Excerpt to read

————

Elsevier

Knowledge-Based Systems

Volume 100, 15 May 2016, Pages 112-123
Knowledge-Based Systems

Locating the propagation source on complex networks with Propagation Centrality algorithm

https://doi.org/10.1016/j.knosys.2016.02.013Get rights and content

Abstract

Propagation source location is an important problem which can help authorities developing control strategies on complex networks. In this paper, we study this problem by assuming that there is a single propagation source and the spreading process on networks follows the Susceptible-Infected (SI) model. We define a Rationality Observation Value (ROV) on infected tree that has a fixed root and propose the corresponding measuring method. Using ROV, we construct a source estimator for tree graph and generalize it to arbitrary graph. Based on the generalized estimator, a novel Propagation Centrality (PC) algorithm is proposed, which could locate the propagation source on arbitrary graph with complexity O(N3). With PC algorithm, source location is converted into finding out a Breadth-First-Search (BFS) spanning tree with the maximal ROV from infected graph. We perform extensive simulations on a series of synthetic and real networks, the results show that PC performs better than other 5 existing methods. More importantly, the results also show that PC performs stable on the infected graph with sparse observation phenomenon.

————

Supplied material

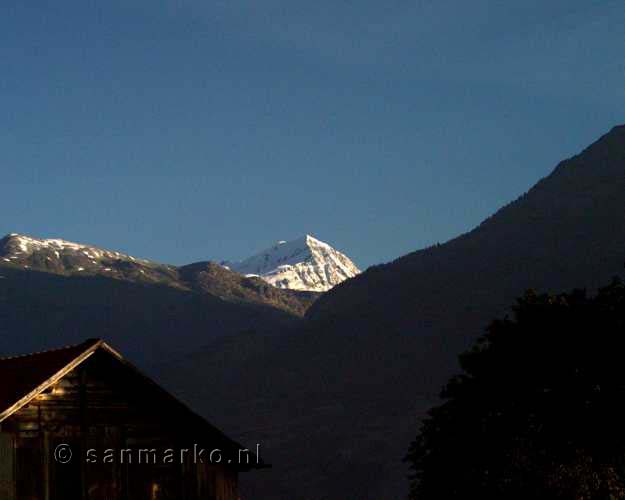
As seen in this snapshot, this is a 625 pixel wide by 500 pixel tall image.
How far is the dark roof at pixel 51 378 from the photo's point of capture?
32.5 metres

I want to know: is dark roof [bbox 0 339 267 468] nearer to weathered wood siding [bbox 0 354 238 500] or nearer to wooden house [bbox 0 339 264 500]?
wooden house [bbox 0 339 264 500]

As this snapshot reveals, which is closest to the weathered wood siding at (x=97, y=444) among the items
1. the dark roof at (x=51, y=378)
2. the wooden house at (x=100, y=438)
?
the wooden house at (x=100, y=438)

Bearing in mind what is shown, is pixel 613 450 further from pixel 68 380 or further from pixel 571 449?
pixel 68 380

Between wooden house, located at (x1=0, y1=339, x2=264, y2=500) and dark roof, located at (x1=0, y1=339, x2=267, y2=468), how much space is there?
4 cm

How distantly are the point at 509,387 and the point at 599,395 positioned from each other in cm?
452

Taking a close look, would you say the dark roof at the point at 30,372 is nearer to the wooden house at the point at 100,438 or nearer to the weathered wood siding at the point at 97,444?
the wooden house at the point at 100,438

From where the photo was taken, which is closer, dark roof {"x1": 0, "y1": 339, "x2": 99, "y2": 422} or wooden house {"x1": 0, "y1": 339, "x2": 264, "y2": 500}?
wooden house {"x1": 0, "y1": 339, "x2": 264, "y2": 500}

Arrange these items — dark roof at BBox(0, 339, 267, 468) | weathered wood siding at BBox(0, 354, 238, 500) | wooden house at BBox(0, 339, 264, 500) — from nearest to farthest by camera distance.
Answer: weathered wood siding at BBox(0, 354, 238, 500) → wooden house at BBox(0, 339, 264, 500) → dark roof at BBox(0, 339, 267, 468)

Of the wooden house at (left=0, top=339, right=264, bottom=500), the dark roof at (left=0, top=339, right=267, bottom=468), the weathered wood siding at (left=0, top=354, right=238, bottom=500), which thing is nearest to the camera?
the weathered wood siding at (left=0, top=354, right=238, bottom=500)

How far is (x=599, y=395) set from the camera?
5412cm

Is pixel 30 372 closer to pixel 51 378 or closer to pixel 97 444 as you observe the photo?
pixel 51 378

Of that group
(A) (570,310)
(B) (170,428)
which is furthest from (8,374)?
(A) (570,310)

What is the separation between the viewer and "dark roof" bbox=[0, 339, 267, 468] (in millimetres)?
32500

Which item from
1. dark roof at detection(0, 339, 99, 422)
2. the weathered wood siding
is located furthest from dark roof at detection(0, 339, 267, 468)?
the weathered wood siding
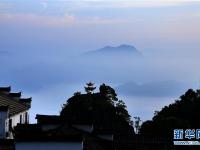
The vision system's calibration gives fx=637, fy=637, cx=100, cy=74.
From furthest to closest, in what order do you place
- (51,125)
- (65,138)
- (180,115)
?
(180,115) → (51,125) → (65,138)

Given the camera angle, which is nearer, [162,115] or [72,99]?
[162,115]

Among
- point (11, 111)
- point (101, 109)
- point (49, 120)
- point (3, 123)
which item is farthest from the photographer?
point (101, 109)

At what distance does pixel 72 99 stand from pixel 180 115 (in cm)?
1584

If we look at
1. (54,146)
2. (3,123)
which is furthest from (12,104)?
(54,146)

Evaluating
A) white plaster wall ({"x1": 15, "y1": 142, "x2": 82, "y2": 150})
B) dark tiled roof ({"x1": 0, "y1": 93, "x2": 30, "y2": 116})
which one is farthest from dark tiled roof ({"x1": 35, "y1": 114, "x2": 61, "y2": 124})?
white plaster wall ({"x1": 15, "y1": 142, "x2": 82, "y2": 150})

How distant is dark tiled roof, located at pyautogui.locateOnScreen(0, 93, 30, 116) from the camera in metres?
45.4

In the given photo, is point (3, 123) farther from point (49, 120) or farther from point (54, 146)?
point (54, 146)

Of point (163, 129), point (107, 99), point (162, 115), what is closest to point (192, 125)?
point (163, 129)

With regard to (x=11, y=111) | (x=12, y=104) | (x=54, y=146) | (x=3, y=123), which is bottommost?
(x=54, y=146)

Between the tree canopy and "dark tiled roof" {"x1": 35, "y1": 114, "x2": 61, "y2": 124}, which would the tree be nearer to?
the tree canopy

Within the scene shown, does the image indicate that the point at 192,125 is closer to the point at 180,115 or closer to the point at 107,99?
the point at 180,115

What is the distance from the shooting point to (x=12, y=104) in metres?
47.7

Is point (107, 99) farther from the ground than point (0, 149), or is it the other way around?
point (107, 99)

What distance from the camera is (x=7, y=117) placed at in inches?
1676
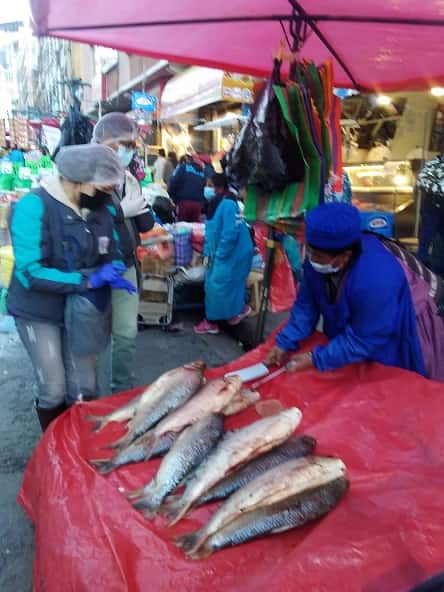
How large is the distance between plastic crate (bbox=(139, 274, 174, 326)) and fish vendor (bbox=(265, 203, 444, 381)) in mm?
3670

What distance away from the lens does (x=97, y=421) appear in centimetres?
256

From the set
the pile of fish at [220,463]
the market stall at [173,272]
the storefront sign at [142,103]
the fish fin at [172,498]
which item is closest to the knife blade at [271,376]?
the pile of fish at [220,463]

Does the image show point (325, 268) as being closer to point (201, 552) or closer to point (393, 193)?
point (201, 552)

————

Please state which model the abstract above assumes the spreading process on networks follows.

Exercise response
The Susceptible-Infected (SI) model.